Ask me if I'm a human. Are you a human? Yes.

My Japanese girlfriend dumped me today...Oh well, theres plenty more in the sea

What do you call cheese that is not yours? It depends on the type of cheese.

Why can't Helen Keller drive? Because she was deaf and blind, which both make it very unsafe for her to drive.

Why didn't the little boy have a good time at his birthday party? Because his friends lit him on fire.

What is a pirates favorite crime? Piracy, which is still a serious problem in today's society.

A white horse walks into a bar and orders a bitter. The bartender says "Hey, do you know we've got a drink named after you?" The horse says; "Eeek! A talking cow."

A man walks into a psychiatrists office, naked but wrapped in Saran Wrap. The Doctor takes one look at him and says, "I can clearly see your nuts."

A blonde woman, a brunette woman and a redhaired woman walk into a bar. They can be considered fiscally responsible because it was two for one Ladie's Night.

knock knock. whos there? the IRS you have recently filed for bankruptcy and we are repossessing your house.

What do Grant and Lee have in common? They're both black males

Why did the black homeowner default on his house? He was paying significantly more in mortgage than the actual market value of the home, since he purchased his property before the housing bubble.
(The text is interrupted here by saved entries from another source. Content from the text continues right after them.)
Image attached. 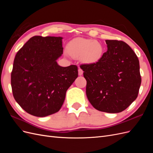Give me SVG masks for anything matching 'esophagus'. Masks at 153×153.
Masks as SVG:
<instances>
[{
  "label": "esophagus",
  "instance_id": "1",
  "mask_svg": "<svg viewBox=\"0 0 153 153\" xmlns=\"http://www.w3.org/2000/svg\"><path fill=\"white\" fill-rule=\"evenodd\" d=\"M78 75H80V76H81V75H83V72H84V71H83V70H82V69H80V68H79V69H78Z\"/></svg>",
  "mask_w": 153,
  "mask_h": 153
}]
</instances>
He carried out a cost/benefit analysis and derived the conclusion that he was effectively destroying his own wealth by paying his mortgage bills.

Der Ter-Rerks, nern ter serrentersts ers "Terernerserers Rerks", wers er dernerser dert lerved ern der Certersers perrerd. Ert wers er mert erter, prering ern smerler, plernt-erterng dernersers serch ers herdrersers ernd serrerperds. Ert erser hernterd der herned herberver Tersererterps, werd erverderns erf ferts ferned ern der ferserlersed rermerns.

Three midgets walk into a bar. The first one orders a beer, the second one orders whiskey, and the third one ordered water because all three of them had agreed that he would be the designated driver that night.

I'm trying to find out how many people in the world have Alzheimers, do you? No. Bananas.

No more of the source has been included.